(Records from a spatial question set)

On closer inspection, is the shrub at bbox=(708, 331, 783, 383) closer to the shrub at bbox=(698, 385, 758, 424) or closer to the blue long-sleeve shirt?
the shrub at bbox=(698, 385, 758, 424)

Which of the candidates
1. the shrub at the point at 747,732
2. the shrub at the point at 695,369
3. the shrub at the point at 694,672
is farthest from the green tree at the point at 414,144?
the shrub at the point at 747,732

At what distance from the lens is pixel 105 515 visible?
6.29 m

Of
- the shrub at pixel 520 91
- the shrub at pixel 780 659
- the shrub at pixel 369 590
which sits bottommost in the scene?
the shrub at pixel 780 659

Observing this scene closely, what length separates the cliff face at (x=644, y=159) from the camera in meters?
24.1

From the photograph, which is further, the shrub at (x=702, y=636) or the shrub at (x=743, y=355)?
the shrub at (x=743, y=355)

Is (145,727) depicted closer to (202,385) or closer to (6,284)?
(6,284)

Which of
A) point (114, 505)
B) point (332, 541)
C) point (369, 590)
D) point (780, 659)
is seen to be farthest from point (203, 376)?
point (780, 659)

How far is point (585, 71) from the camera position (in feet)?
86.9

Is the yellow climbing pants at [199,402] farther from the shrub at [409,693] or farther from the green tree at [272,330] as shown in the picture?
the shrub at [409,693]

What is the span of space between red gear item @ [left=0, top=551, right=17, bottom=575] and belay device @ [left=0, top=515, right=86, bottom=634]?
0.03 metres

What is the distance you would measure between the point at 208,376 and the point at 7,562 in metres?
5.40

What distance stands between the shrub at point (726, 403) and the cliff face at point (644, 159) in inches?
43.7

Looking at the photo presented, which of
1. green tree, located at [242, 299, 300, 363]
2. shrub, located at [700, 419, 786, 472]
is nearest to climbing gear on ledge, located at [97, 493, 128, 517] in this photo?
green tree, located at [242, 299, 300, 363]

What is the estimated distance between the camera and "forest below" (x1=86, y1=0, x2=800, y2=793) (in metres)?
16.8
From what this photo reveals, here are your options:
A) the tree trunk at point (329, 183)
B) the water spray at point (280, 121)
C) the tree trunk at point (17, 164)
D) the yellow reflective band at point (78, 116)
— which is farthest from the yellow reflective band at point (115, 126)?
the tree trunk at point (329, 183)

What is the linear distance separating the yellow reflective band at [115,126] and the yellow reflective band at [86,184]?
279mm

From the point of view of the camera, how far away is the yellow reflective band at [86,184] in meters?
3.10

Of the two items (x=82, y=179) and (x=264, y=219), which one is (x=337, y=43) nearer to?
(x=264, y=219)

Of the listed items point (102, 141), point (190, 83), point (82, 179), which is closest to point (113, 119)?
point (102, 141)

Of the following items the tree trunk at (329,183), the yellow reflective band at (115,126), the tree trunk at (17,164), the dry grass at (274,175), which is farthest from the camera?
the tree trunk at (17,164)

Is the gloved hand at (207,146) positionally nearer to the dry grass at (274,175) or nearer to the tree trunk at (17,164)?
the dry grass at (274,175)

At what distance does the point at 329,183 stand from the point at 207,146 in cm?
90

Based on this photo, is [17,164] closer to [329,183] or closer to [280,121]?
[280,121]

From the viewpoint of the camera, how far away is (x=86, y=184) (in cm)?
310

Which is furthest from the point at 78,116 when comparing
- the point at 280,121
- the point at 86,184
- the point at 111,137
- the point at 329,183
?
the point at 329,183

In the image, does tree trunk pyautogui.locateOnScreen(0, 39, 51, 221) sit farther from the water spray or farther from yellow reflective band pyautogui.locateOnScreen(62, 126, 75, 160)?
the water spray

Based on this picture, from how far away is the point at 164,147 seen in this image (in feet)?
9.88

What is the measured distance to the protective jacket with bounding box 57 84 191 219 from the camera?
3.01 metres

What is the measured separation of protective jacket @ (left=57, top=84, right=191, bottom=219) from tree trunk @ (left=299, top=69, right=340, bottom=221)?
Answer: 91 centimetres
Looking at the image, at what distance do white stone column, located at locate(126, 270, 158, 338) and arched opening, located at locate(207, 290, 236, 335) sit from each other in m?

YOUR OBJECTIVE - Copy out every row above word for word, changing nothing.

TASK SOLUTION -
On closer inspection, is the shrub at bbox=(708, 331, 783, 383) closer to the shrub at bbox=(698, 385, 758, 424) or closer to the blue long-sleeve shirt?
the shrub at bbox=(698, 385, 758, 424)

Which of the candidates
1. the shrub at the point at 747,732
2. the shrub at the point at 695,369
3. the shrub at the point at 694,672
is farthest from the green tree at the point at 414,144?
the shrub at the point at 747,732

At what distance from the lens is pixel 105 515 visible?
6.29 m

Of
- the shrub at pixel 520 91
- the shrub at pixel 780 659
- the shrub at pixel 369 590
which sits bottommost in the scene?
the shrub at pixel 780 659

Observing this scene closely, what length separates the cliff face at (x=644, y=159) from the camera in meters?
24.1

From the photograph, which is further, the shrub at (x=702, y=636) or the shrub at (x=743, y=355)?
the shrub at (x=743, y=355)

Is (145,727) depicted closer to (202,385) or closer to (6,284)?
(6,284)

Which of
A) point (114, 505)
B) point (332, 541)
C) point (369, 590)
D) point (780, 659)
is seen to be farthest from point (203, 376)?
point (780, 659)

How far is point (585, 71) from the camera position (in feet)?
86.9

Is the yellow climbing pants at [199,402] farther from the shrub at [409,693] or farther from the green tree at [272,330] as shown in the picture?
the shrub at [409,693]

What is the span of space between red gear item @ [left=0, top=551, right=17, bottom=575] and belay device @ [left=0, top=515, right=86, bottom=634]?
0.03 metres

What is the distance you would measure between the point at 208,376 and the point at 7,562 in metres?
5.40

What distance stands between the shrub at point (726, 403) and the cliff face at point (644, 159) in inches?
43.7

Looking at the photo presented, which of
1. green tree, located at [242, 299, 300, 363]
2. shrub, located at [700, 419, 786, 472]
is nearest to climbing gear on ledge, located at [97, 493, 128, 517] in this photo?
green tree, located at [242, 299, 300, 363]

What is the estimated distance between the camera and "forest below" (x1=86, y1=0, x2=800, y2=793) (in metres)?
16.8
From what this photo reveals, here are your options:
A) the tree trunk at point (329, 183)
B) the water spray at point (280, 121)
C) the tree trunk at point (17, 164)
D) the yellow reflective band at point (78, 116)
— which is farthest from the yellow reflective band at point (115, 126)?
the tree trunk at point (329, 183)

What is the linear distance separating the yellow reflective band at [115,126] and the yellow reflective band at [86,184]?
279mm

From the point of view of the camera, how far away is the yellow reflective band at [86,184] in meters?
3.10

Of the two items (x=82, y=179) and (x=264, y=219), which one is (x=337, y=43) nearer to?
(x=264, y=219)

Of the listed items point (102, 141), point (190, 83), point (82, 179), which is closest to point (113, 119)?
point (102, 141)

Of the following items the tree trunk at (329,183), the yellow reflective band at (115,126), the tree trunk at (17,164), the dry grass at (274,175), which is farthest from the camera?
the tree trunk at (17,164)

Is the gloved hand at (207,146) positionally nearer to the dry grass at (274,175) or nearer to the tree trunk at (17,164)?
the dry grass at (274,175)

At what distance does the point at 329,183 stand from the point at 207,146 in cm?
90

Based on this photo, is [17,164] closer to [329,183] or closer to [280,121]?
[280,121]

From the viewpoint of the camera, how far away is (x=86, y=184) (in cm)?
310

Which is furthest from the point at 78,116 when comparing
- the point at 280,121
- the point at 86,184
- the point at 111,137
- the point at 329,183
?
the point at 329,183

In the image, does tree trunk pyautogui.locateOnScreen(0, 39, 51, 221) sit farther from the water spray or farther from yellow reflective band pyautogui.locateOnScreen(62, 126, 75, 160)?
the water spray

Based on this picture, from how far away is the point at 164,147 seen in this image (in feet)?
9.88

What is the measured distance to the protective jacket with bounding box 57 84 191 219 from the camera?
3.01 metres

What is the measured separation of protective jacket @ (left=57, top=84, right=191, bottom=219) from tree trunk @ (left=299, top=69, right=340, bottom=221)?
Answer: 91 centimetres
Looking at the image, at what distance do white stone column, located at locate(126, 270, 158, 338) and arched opening, located at locate(207, 290, 236, 335) sit from each other in m?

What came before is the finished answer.